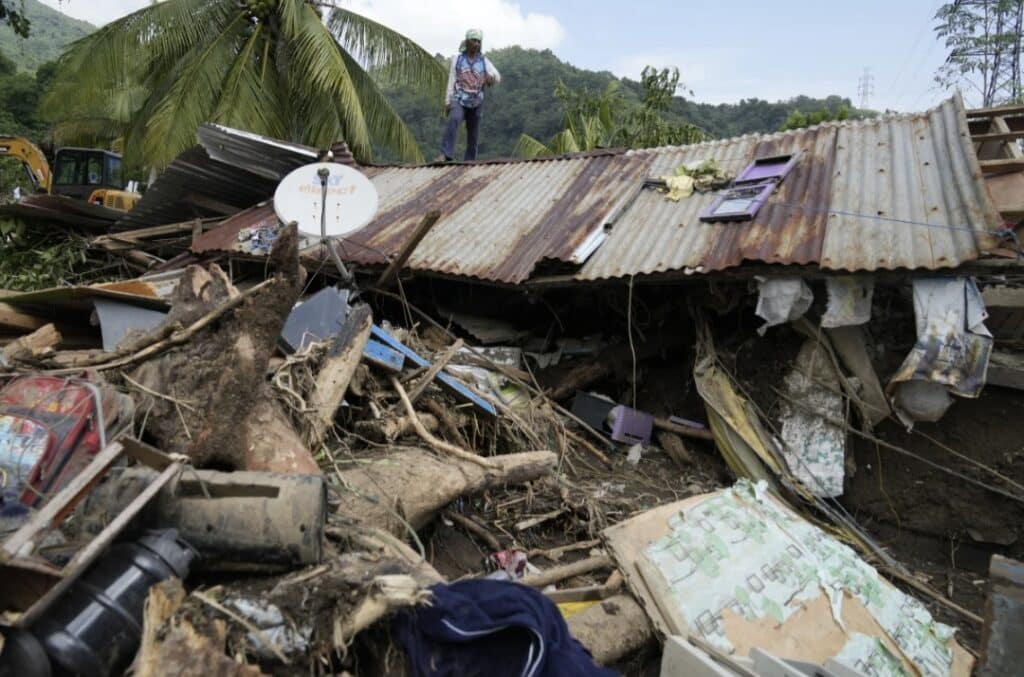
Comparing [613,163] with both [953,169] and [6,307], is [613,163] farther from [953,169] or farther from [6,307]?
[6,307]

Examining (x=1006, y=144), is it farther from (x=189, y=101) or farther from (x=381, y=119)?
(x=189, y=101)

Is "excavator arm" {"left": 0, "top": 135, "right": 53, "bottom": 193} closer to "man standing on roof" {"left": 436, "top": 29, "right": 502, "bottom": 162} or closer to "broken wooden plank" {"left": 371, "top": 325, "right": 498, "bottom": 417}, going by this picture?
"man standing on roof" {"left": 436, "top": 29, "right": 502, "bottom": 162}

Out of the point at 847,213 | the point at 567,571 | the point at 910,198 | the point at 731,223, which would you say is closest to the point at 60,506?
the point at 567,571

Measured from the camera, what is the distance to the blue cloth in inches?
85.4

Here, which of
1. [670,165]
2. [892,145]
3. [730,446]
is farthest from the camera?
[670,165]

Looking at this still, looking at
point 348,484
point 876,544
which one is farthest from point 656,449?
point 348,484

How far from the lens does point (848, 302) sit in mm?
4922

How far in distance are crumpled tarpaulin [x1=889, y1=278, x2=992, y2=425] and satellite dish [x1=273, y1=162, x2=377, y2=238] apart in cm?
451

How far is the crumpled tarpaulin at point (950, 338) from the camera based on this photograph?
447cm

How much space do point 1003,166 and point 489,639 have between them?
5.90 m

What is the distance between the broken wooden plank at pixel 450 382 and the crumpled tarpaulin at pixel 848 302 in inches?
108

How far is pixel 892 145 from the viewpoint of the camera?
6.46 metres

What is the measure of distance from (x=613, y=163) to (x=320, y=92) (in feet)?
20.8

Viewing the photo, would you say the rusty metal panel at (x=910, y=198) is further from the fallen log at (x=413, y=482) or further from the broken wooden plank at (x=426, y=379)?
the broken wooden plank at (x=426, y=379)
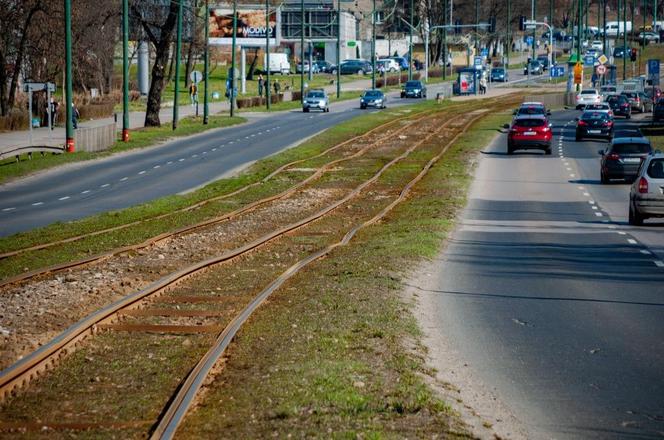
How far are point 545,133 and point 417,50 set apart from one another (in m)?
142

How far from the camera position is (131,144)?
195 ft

> _PROBLEM REQUIREMENTS_: Copy out verbatim every line from the one containing "What is the distance between" to the final line of the records, omitting the pictures.

> _RESPONSE TO THIS TASK_:
What is the distance between the broken wooden plank at pixel 450 382 and the crumpled tarpaulin at pixel 848 302 in inches?
108

How far is pixel 892 145 from the viewpoint of the camera?
6.46 metres

What is the measure of distance from (x=613, y=163) to (x=320, y=92) (in feet)?
20.8

Viewing the photo, would you say the rusty metal panel at (x=910, y=198) is further from the fallen log at (x=413, y=482) or further from the broken wooden plank at (x=426, y=379)?
the broken wooden plank at (x=426, y=379)
How far are point 545,133 and point 417,50 set apart from one another (in m)?
142

How far from the camera position is (131,144)?
195 ft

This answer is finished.